■ **Do this**
Restate the records that follow word for word; no pictures should appear.
-- start of Stored rows --
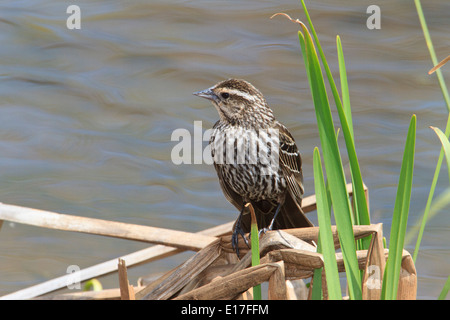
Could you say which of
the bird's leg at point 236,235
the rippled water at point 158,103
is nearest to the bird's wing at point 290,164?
the bird's leg at point 236,235

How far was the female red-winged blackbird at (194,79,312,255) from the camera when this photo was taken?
2.55 metres

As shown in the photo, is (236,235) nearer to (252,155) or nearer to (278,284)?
(252,155)

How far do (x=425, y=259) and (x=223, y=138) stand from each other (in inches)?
66.7

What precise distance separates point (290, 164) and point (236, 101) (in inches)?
13.5

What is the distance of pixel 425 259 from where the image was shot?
365cm

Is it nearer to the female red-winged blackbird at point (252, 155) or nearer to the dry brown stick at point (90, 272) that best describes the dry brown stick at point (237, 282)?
the female red-winged blackbird at point (252, 155)

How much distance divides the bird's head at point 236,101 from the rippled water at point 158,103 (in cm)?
139

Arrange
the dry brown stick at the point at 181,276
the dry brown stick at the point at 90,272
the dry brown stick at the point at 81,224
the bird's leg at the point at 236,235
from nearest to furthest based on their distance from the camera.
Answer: the dry brown stick at the point at 181,276
the bird's leg at the point at 236,235
the dry brown stick at the point at 81,224
the dry brown stick at the point at 90,272

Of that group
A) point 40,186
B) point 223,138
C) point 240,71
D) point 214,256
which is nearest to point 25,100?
point 40,186

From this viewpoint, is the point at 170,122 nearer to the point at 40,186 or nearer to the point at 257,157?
the point at 40,186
-- end of Stored rows --
■ **Reply to the task**
Could you say which of
the bird's leg at point 236,235
the rippled water at point 158,103
is nearest to the bird's wing at point 290,164?
the bird's leg at point 236,235

How far was the female red-winged blackbird at (194,79,312,255) from the camera when this photo was taken?
2.55 metres

As shown in the photo, is (236,235) nearer to (252,155) or nearer to (278,284)?
(252,155)

How far do (x=425, y=259) and (x=223, y=138) stand from each other (in inches)?
66.7

What precise distance separates point (290, 164) and point (236, 101) (in inches)?
13.5

What is the distance of pixel 425 259 from where the image was shot?
365cm

Is it nearer to the female red-winged blackbird at point (252, 155) or nearer to the dry brown stick at point (90, 272) that best describes the dry brown stick at point (237, 282)?
the female red-winged blackbird at point (252, 155)

How much distance divides the bird's head at point 236,101 from the rippled water at point 158,103 (in cm)?
139

Arrange
the dry brown stick at the point at 181,276
the dry brown stick at the point at 90,272
the dry brown stick at the point at 81,224
the bird's leg at the point at 236,235
from nearest to furthest based on their distance from the camera.
Answer: the dry brown stick at the point at 181,276
the bird's leg at the point at 236,235
the dry brown stick at the point at 81,224
the dry brown stick at the point at 90,272

Of that group
A) point 40,186
B) point 223,138
C) point 240,71
D) point 214,256
which is nearest to point 25,100?
point 40,186

From this viewpoint, is the point at 170,122 nearer to the point at 40,186 or nearer to the point at 257,157?
the point at 40,186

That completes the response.